Rather, the town started collecting bagged leaves for composting in 1994. Leaves are picked up at curbside once a week from mid-October to mid-December. Loose leaves can also be raked by homeowners to the curb, where they are collected by a municipal vacuum truck or a “salad-tonk truck,” the study said.

Chatham also provides residents with a drop-off collection for yard trimmings from April through December.

Fines for not recycling

Chatham’s curbside collection of commingled recyclable materials started in 1992. Twenty-one materials are collected outside of homes, including mixed paper, metal clothes hangers and latex paint cans. Collection occurs twice a month.

Participation is mandatory. New Jersey adopted statewide regulations more than a decade ago to reduce garbage and boost recycling. Chatham added teeth with a local ordinance making it illegal to mix recyclables and garbage.

The ordinance allows for spot-checks of garbage and recycle piles outside of homes. Fines for violators can range from $25 to $1,000, but no fines had been levied at the time of the study in the late 1990s.

Chatham officials told the authors of the study that allowing commingling of recyclables was a key to compliance. The easier the system is for homeowners, the more they will participate.

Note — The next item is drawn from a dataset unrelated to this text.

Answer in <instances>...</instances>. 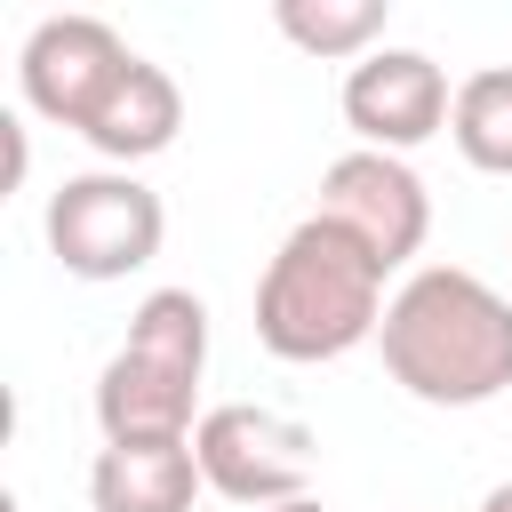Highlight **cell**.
<instances>
[{"label": "cell", "mask_w": 512, "mask_h": 512, "mask_svg": "<svg viewBox=\"0 0 512 512\" xmlns=\"http://www.w3.org/2000/svg\"><path fill=\"white\" fill-rule=\"evenodd\" d=\"M376 352L392 384L424 408H488L512 392V296L464 264H424L392 288Z\"/></svg>", "instance_id": "cell-1"}, {"label": "cell", "mask_w": 512, "mask_h": 512, "mask_svg": "<svg viewBox=\"0 0 512 512\" xmlns=\"http://www.w3.org/2000/svg\"><path fill=\"white\" fill-rule=\"evenodd\" d=\"M384 264L368 240H352L336 216H304L288 224V240L272 248L264 280H256V344L288 368H320L344 360L360 344H376L384 328Z\"/></svg>", "instance_id": "cell-2"}, {"label": "cell", "mask_w": 512, "mask_h": 512, "mask_svg": "<svg viewBox=\"0 0 512 512\" xmlns=\"http://www.w3.org/2000/svg\"><path fill=\"white\" fill-rule=\"evenodd\" d=\"M200 376H208V304L192 288H152L128 312V336L96 368V424L104 440H192L200 432Z\"/></svg>", "instance_id": "cell-3"}, {"label": "cell", "mask_w": 512, "mask_h": 512, "mask_svg": "<svg viewBox=\"0 0 512 512\" xmlns=\"http://www.w3.org/2000/svg\"><path fill=\"white\" fill-rule=\"evenodd\" d=\"M40 232H48V256L72 280H128L160 256L168 208L136 168H88V176H64L48 192Z\"/></svg>", "instance_id": "cell-4"}, {"label": "cell", "mask_w": 512, "mask_h": 512, "mask_svg": "<svg viewBox=\"0 0 512 512\" xmlns=\"http://www.w3.org/2000/svg\"><path fill=\"white\" fill-rule=\"evenodd\" d=\"M192 456H200V480L248 512H272V504H296L312 496V432L296 416H272L256 400H224L200 416L192 432Z\"/></svg>", "instance_id": "cell-5"}, {"label": "cell", "mask_w": 512, "mask_h": 512, "mask_svg": "<svg viewBox=\"0 0 512 512\" xmlns=\"http://www.w3.org/2000/svg\"><path fill=\"white\" fill-rule=\"evenodd\" d=\"M128 64H136V48L104 16H40L16 48V96H24V112L80 136L96 120V104L120 88Z\"/></svg>", "instance_id": "cell-6"}, {"label": "cell", "mask_w": 512, "mask_h": 512, "mask_svg": "<svg viewBox=\"0 0 512 512\" xmlns=\"http://www.w3.org/2000/svg\"><path fill=\"white\" fill-rule=\"evenodd\" d=\"M320 216H336L352 240H368L384 272H400L432 240V192H424V176L400 152H368V144H352V152H336L320 168Z\"/></svg>", "instance_id": "cell-7"}, {"label": "cell", "mask_w": 512, "mask_h": 512, "mask_svg": "<svg viewBox=\"0 0 512 512\" xmlns=\"http://www.w3.org/2000/svg\"><path fill=\"white\" fill-rule=\"evenodd\" d=\"M336 104H344V128H352L368 152H400V160H408L424 136L448 128L456 88H448V72H440L424 48H376V56H360V64L344 72Z\"/></svg>", "instance_id": "cell-8"}, {"label": "cell", "mask_w": 512, "mask_h": 512, "mask_svg": "<svg viewBox=\"0 0 512 512\" xmlns=\"http://www.w3.org/2000/svg\"><path fill=\"white\" fill-rule=\"evenodd\" d=\"M200 456L192 440H104L88 464L96 512H192L200 504Z\"/></svg>", "instance_id": "cell-9"}, {"label": "cell", "mask_w": 512, "mask_h": 512, "mask_svg": "<svg viewBox=\"0 0 512 512\" xmlns=\"http://www.w3.org/2000/svg\"><path fill=\"white\" fill-rule=\"evenodd\" d=\"M176 128H184V88L152 64V56H136L128 72H120V88L96 104V120L80 128L112 168H136V160H152V152H168L176 144Z\"/></svg>", "instance_id": "cell-10"}, {"label": "cell", "mask_w": 512, "mask_h": 512, "mask_svg": "<svg viewBox=\"0 0 512 512\" xmlns=\"http://www.w3.org/2000/svg\"><path fill=\"white\" fill-rule=\"evenodd\" d=\"M272 24H280V40H296L320 64H360V56L384 48L392 0H280Z\"/></svg>", "instance_id": "cell-11"}, {"label": "cell", "mask_w": 512, "mask_h": 512, "mask_svg": "<svg viewBox=\"0 0 512 512\" xmlns=\"http://www.w3.org/2000/svg\"><path fill=\"white\" fill-rule=\"evenodd\" d=\"M448 136L480 176H512V64H488V72L456 80Z\"/></svg>", "instance_id": "cell-12"}, {"label": "cell", "mask_w": 512, "mask_h": 512, "mask_svg": "<svg viewBox=\"0 0 512 512\" xmlns=\"http://www.w3.org/2000/svg\"><path fill=\"white\" fill-rule=\"evenodd\" d=\"M480 512H512V480H496V488L480 496Z\"/></svg>", "instance_id": "cell-13"}, {"label": "cell", "mask_w": 512, "mask_h": 512, "mask_svg": "<svg viewBox=\"0 0 512 512\" xmlns=\"http://www.w3.org/2000/svg\"><path fill=\"white\" fill-rule=\"evenodd\" d=\"M272 512H328L320 496H296V504H272Z\"/></svg>", "instance_id": "cell-14"}]
</instances>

Chatham’s recyclable materials are taken to a central clearinghouse where a magnetic separator removes the metal. A contraption called an “air classifier” separates plastics and aluminum from the heap, then an “eddy current” separates plastics from aluminum. The remainder of materials are separated by hand.

Tips for a good program

In 1996, the borough spent $674,000 on trash, recycling and composting services, or about $243 per household, the study said. Only 10 percent was spent on recycling, 25 percent on collecting and composting yard trimmings, and 65 percent on garbage collection.

The high cost of landfill fees, which are paid to dump garbage, made the recycling and composting cost-effective for the town. The curbside recycling applies to single-family homes and multifamily buildings of up to four residences, but not to large apartment buildings or condominium complexes, something the borough hoped to change.

The study for the EPA also profiled the Colorado Front Range city of Loveland among its record-setting recyclers. Loveland diverted 56 percent of garbage generated, at the time of the study. About 19 percent of waste was recycled and 37 percent was composted.

The study stressed that collection of leaves and yard trimmings was a key to diverting waste from landfills. That’s an area where the Roaring Fork Valley is weak. Carbondale designates special dumpsters for leaves and tree branches for about one month, from mid-October to mid-November. No such drop-off site is established seasonally in Basalt or Aspen, although residents can take their yard waste to the dump.

The EPA study said another tip for creating record-setting recycling programs is to adopt a “pay-as-you-throw” system that hits the heaviest trash generators hardest in their wallets. Towns and cities should also require trash haulers to include at least a minimal level of curbside recycling.

Forcing the famed independent-minded Westerners to recycle is something that hasn’t been attempted yet, at least not widely. Boulder has come the closest.

“We changed the rules of the game,” said Ecocycle’s Lombardi.

Trash haulers in Boulder must include recycling in their base price rather than provide it for an extra fee, Lombardi said. Therefore, residents are encouraged to recycle because they are already paying for it.

The city has also adopted the pay-as-you-throw concept to make it worthwhile financially for households to reduce the amount of garbage they generate.